I dont have my old notes anymore. They sent them with my original set of brewing equipment when I sold it. However, from what I remember, it was an Octoberfest (or Marzen style) and I used a liquid yeast. I struggled with getting the fermentation started.

It was summertime in South Carolina; so it was hot. When my yeast arrived, the icepack had melted and the package was hot and bloated a little. I think my interpretation of the instructions were to pitch the yeast around room temperature and then take the temp down to fermenting temp over the course of a day.

I had a temperature controlled refrigerator so I pitched the yeast and hoped for the best. It did start fermenting, so I put it in the refrigerator and fermenting stopped. I think I tried it two or three more times to the point where I gave up and let it finish out at ale (room) temperature.

I guess to be technical, the brew didn’t fail. It just didn’t ferment at lager temperatures. It certainly didn’t result in what I wanted, because of the temperatures and I contrasted liquid versus dry yeast yesterday. This time, I thought that I would make a yeast starter to kick start my anticipated sluggish start.

Just like making bread, you get the yeast hydrated and give it some food. This in theory makes it ready to take off when pitched. So, I thought I would give it a shot.

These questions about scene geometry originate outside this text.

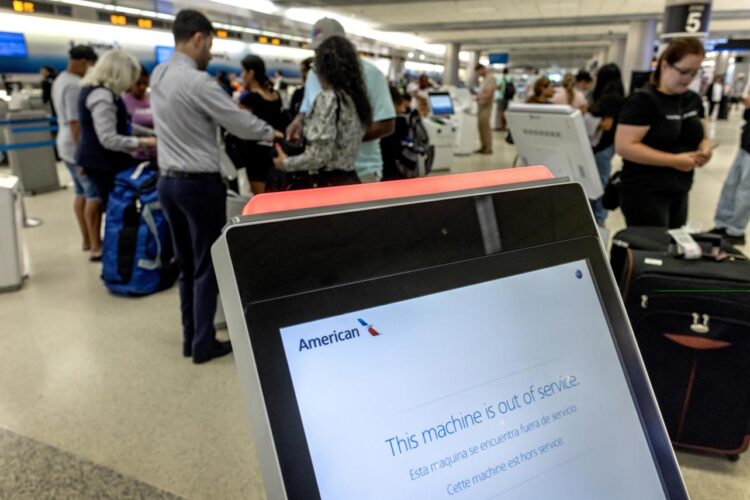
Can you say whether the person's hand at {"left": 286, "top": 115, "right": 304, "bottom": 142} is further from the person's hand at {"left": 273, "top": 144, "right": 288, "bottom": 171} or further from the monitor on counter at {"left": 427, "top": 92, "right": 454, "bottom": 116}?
the monitor on counter at {"left": 427, "top": 92, "right": 454, "bottom": 116}

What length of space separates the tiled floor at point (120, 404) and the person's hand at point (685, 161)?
115 centimetres

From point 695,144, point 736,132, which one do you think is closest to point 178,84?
point 695,144

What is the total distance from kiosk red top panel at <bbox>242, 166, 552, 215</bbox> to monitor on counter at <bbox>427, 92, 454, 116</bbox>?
25.1ft

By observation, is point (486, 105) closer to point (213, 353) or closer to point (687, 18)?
point (687, 18)

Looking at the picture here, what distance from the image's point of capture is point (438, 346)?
54 cm

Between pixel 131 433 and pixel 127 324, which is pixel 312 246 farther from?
pixel 127 324

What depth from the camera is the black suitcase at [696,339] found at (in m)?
1.64

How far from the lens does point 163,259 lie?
3387 millimetres

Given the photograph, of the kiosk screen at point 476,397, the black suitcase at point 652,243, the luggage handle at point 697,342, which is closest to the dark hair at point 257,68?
the black suitcase at point 652,243

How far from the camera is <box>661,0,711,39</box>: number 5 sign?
607 centimetres

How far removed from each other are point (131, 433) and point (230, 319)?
1841 mm

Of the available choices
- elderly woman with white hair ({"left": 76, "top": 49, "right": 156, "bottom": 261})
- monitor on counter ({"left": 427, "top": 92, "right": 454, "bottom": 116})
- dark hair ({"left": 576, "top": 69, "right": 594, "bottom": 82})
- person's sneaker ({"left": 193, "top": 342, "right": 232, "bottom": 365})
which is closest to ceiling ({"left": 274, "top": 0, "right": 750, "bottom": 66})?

Making a starter is a micro beer batch.

  1. A container with lid
  2. Yeast
  3. Malt Extract
  4. Sanitizer
  5. Water

This is probably a place where using Malt Extract makes sense even if you are doing whole grain brewing. In fact, yeast can be re-used if you are going to immediately start brewing the same style of beer. It can be stored in the refrigerator, in a sanitary container for a couple of weeks. I have never had enough space or bottles to do sequential brewing but it is a place to save $12 a batch if you were going to do such a thing. Maybe with this new kegging system I will speed up production volume?

Heat up water to boiling, pour into a sanitized container. Add 1/2 cup of malt extract and dissolve. Cool the liquid down to pitching temperature. Add the yeast and top the container with a sanitized lid (that will let CO2 out). Do this two up to two days before brewing and that is it. I did it the day before I brewed.

End Your Programming Routine: The reality is, I don’t know if this was the trick or the fact that the yeast was dry, not cooked or the brewing temperature is a little warmer than my Marzen attempt. The wort was fermenting the next morning. I won’t concretely say this is the way to go but I am pretty sure this is the fastest I have ever seen fermentation kick-off. Usually, it really starts going day 2.